The Incredible History Of The NBA

Basketball is today a sport played and followed all over the world. In the United States, it is governed by the National Basketball Association (NBA), which is a pro-basketball league based in North America.

Today, the league is made up of a total of 30 teams – 29 of which are based in the US, and the remaining 1 in Canada.

But the league has a rich and ever-evolving history. Below is how one of the cash-richest leagues in the world got started.

The Early Years

The league was founded all the way back on June 6, 1946, in New York City. But it wasn’t always called the NBA. Back then, it was called the Basketball Association of America, and only changed its name on August 3, 1949.

This change of name took place when the BAA underwent a merger with the National Basketball League. Then in 1976, the two leagues finally combined to form the National Basketball Association, or NBA.

The Format

Today, the regular NBA season is played between October and April each year, meaning each team would play 82 games. But there’s also a Playoff tournament, which extends all the way to June.

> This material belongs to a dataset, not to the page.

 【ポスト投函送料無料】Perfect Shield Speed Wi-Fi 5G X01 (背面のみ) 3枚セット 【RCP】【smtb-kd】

The NBA’s head office is located in Manhattan, with its television studios located in New Jersey.

How It All Came To Be

The BAA, which came to be in 1946, was founded by owners of several major league hockey arenas located in Canada, the North-Eastern United States, and Mid-Western United States.

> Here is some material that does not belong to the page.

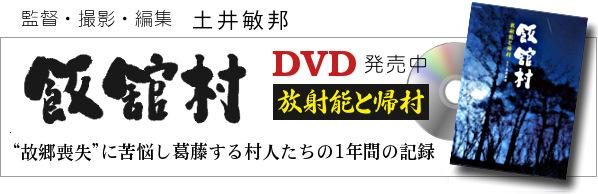 映画『飯舘村 放射能と帰村』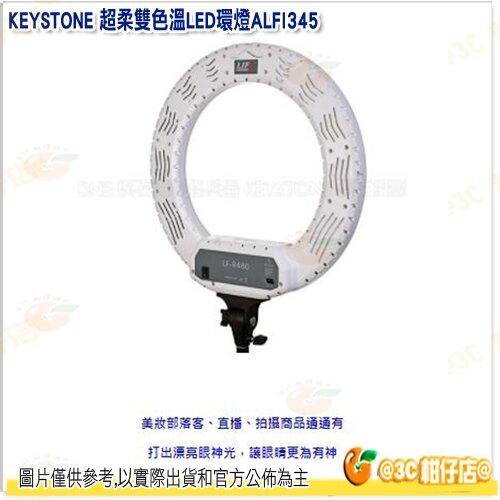 KEYSTONE 超柔 雙色溫 LED 環燈 ALFI345 美妝 直播 可變色溫 無段調光 調整旋鈕 附電源供應器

The most famous game of all would have been the one hosted on November 1, 1946, by the Toronto Huskies, when they played against the New York Knickerbockers in Toronto, Ontario. Today, this game is widely regarded as the very first NBA game in history, with the very first basket scored by Ossie Schectman (NY Knickerbockers).

While there had been earlier attempts at founding a professional league for the game of basketball, the BAA was officially the very first league to play primarily in the major arenas of large cities.

Breaking The Colour Barrier

The NBA is also one of the first sporting leagues to have broken through the colour barrier.

This happened during the 1947-48 season when Wataru Misaka, a player of Japanese-American descent, came onto the court for the New York Knicks. He would remain the only non-Caucasian player in the league for the next two years, until African-American star Harold Hunter joined the Washington Capitols in 1950.

While Hunter was unfortunately cut from the Capitols squad at training camp, several African-American players ended up joining the league later that year. They included Nathaniel Clifton (New York Knicks), Earl Lloyd (Washington Capitols), and Chuck Cooper (Celtics).

The Initial Dominators

It would be incomplete to look at the history of the NBA without mentioning how the Boston Celtics dominated those early years of the league’s existence.

The trio of rookie center Bill Russell, coach Red Auerbach, and point guard Bob Cousy led the Celtics to an incredible 11 NBA titles across only 13 seasons.

This means the Boston Celtics dominated the NBA in the 1960s, and it also makes of them one of the oldest teams still playing in the NBA today.